Presentation Material
Abstract
Microsoft Advanced Threat Analytics (ATA) is a defense platform which reads information from multiple sources like traffic for certain protocols to the Domain Controller, Windows Event Logs and SIEM events. The information thus collected is used to detect Reconnaissance, Credentials replay, Lateral movement, Persistence attacks etc. Well known attacks like Pass-the-Hash, Pass-the-Ticket, Overpass-the-Hash, Golden Ticket, Directory services replication, Brute-force, Skeleton key etc. can be detected using ATA. Whenever communication to a Domain Controller is done using protocols like Kerberos, NTLM, RPC, DNS, LDAP etc., ATA will parse that traffic for gathering information about not only possible attacks but user behavior as well. It slowly builds an organizational graph and can detect deviations from normal behavior.
Is it possible to evade this solid detection mechanism? What are the threats which ATA misses by design? How do Red Teamers and Penetration Testers can modify their attack chain and methodology to bypass ATA? Can we still have domain dominance?
AI Generated Summarymay contain errors
The speaker is discussing the limitations and trade-offs of using an individual box versus a domain in terms of security, (e.g., patch management) and how having admin access to a box can be beneficial but also poses risks. They highlight the importance of setting up passwords, auditing, and logging for MongoDB to prevent tampering.
The speaker then shifts focus to discussing tactics, techniques, and procedures (TTPs) for avoiding threat analytics (TA) detection during security assessments.
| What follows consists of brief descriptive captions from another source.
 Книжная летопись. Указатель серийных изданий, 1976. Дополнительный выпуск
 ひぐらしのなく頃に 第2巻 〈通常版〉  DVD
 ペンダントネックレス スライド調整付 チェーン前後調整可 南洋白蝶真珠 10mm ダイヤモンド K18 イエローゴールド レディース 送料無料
They emphasize the need to stick to assessment goals and avoid using attention-grabbing attacks like golden tickets or skeleton keys, which increase detection chances even without a TA. Instead, they recommend making traffic appear normal and refraining from communicating with the domain controller (DC).
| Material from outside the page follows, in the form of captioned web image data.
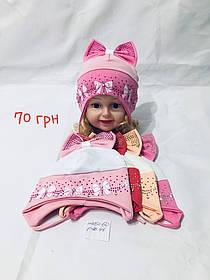 Детская шапка на завязках для девочек Бантики р.46-48, трикотаж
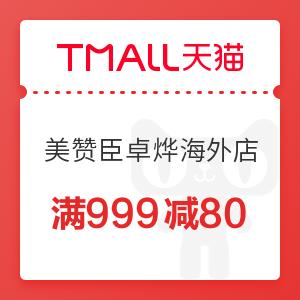 美赞臣卓烨海外专卖店  999减80元优惠
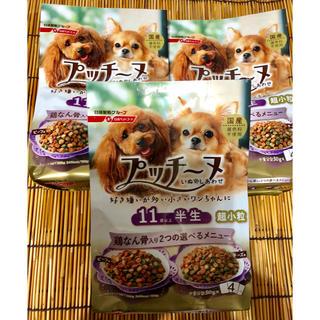 ニッシンペットフード(日清ペットフード)の11歳以上 半生ドッグフード プッチーヌ(3袋)  総合栄養食(ペットフード)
The speaker also shares their research on bypassing a specific TA tool, highlighting its limitations, such as focusing solely on anomaly-based detection. They note that user behavior analysis (UBA) can still detect anomalies even if the TA tool is bypassed.
The presentation concludes by emphasizing the importance of staying away from the DC to minimize detection chances and leveraging tools like directory changes in a TA console to gain insights into environmental changes.
Overall, the talk appears to be about security best practices, threat analytics evasion techniques, and responsible disclosure during security assessments.